Computing giant Microsoft has made the first quarterly loss in its history after it wrote off some of the value of its online advertising business.
The loss came after it wrote down the value of Aquantive by $6.2bn (£3.94bn; 5bn euros), which failed to bring the profits expected by Microsoft.
That led to a $492m loss in the three months to the end of June, compared with a profit of $5.9bn a year ago.
The company has not made a loss since it joined the stock market in 1986.
It took over Aquantive in 2007 but it struggled to compete with rival Google.
Microsoft paid $6.3bn for Aquantive.
Microsoft is doing well in other areas, despite the decline in popularity of its Windows operating system, which dominated the personal computer market for years.
Revenue for the three months to June rose by 4% to $18.06bn.

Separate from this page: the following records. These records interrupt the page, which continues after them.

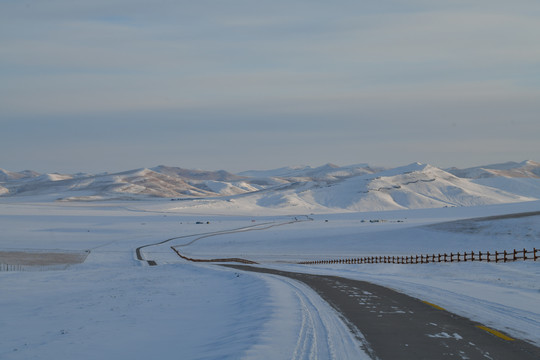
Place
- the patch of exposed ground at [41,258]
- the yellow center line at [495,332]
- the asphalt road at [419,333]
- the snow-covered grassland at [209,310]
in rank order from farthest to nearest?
the patch of exposed ground at [41,258] → the snow-covered grassland at [209,310] → the yellow center line at [495,332] → the asphalt road at [419,333]

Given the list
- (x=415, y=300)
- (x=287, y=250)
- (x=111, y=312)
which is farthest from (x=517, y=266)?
(x=287, y=250)

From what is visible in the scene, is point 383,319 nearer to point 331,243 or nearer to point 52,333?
point 52,333

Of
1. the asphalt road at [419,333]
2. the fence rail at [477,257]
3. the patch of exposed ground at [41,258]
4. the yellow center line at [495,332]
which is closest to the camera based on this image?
the asphalt road at [419,333]

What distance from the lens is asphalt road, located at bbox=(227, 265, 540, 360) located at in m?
10.8

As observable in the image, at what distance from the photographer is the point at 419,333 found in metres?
12.9

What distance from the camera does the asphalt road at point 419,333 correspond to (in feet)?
35.3

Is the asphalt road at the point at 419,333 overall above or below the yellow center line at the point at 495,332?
below

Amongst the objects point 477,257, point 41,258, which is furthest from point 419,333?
point 41,258

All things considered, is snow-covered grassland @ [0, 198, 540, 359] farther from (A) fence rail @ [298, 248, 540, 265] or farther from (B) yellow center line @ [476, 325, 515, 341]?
(A) fence rail @ [298, 248, 540, 265]

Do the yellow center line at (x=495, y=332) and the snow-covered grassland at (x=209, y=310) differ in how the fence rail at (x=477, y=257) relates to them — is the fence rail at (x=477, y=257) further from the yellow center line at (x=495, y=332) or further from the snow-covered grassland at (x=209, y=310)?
the yellow center line at (x=495, y=332)

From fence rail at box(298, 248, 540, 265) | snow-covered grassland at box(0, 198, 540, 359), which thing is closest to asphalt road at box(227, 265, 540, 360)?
snow-covered grassland at box(0, 198, 540, 359)

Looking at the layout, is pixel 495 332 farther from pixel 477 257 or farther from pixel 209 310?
pixel 477 257

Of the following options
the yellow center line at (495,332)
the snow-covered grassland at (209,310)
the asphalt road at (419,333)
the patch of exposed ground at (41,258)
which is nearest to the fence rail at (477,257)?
the snow-covered grassland at (209,310)

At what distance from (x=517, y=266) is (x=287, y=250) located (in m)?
41.6
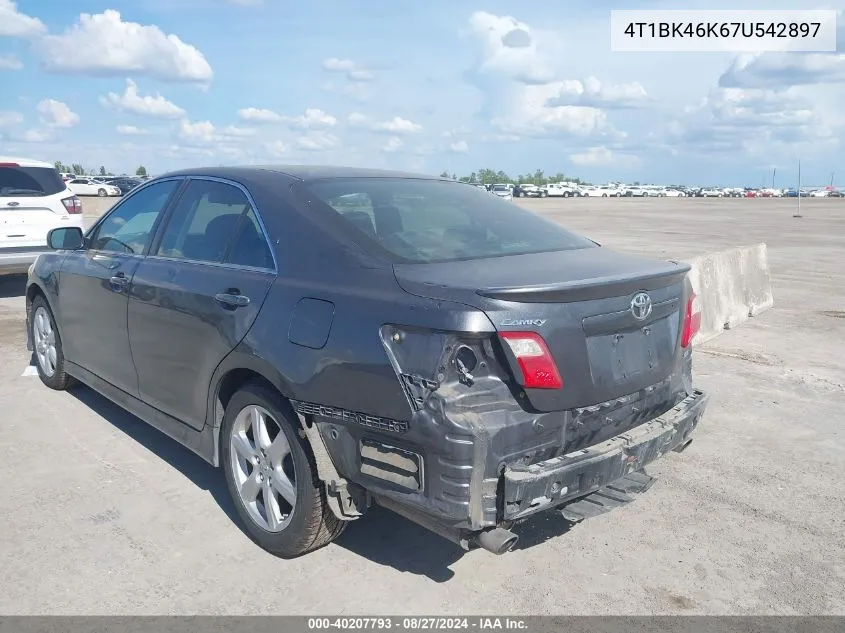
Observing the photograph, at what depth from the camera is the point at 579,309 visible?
9.50ft

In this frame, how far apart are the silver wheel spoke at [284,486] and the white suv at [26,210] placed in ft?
24.6

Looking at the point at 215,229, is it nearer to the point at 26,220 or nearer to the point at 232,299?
the point at 232,299

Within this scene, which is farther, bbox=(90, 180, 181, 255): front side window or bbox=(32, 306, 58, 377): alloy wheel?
bbox=(32, 306, 58, 377): alloy wheel

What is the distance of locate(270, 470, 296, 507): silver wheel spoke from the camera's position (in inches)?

Excluding the adjustment for the asset write-down, and the holding back of some income related to the launch of its Windows 8 system, Microsoft profits beat those expected by investors.
Shares were up 1.6% after the results were announced.
Microsoft says the update of the Windows systems is the most important redesign in more than 10 years.
Windows 8, which will launch in October, will feature a new look that will present applications in a mosaic of tiles.
Importantly, it will also enable the operating system to work on tablet computers, which along with smartphones are the fastest-growing sector of the computing market.
Microsoft is also planning to release its own tablet, the Surface.
Earlier this week, Microsoft previewed its next version of the Office software suite, which is expected to be released next year.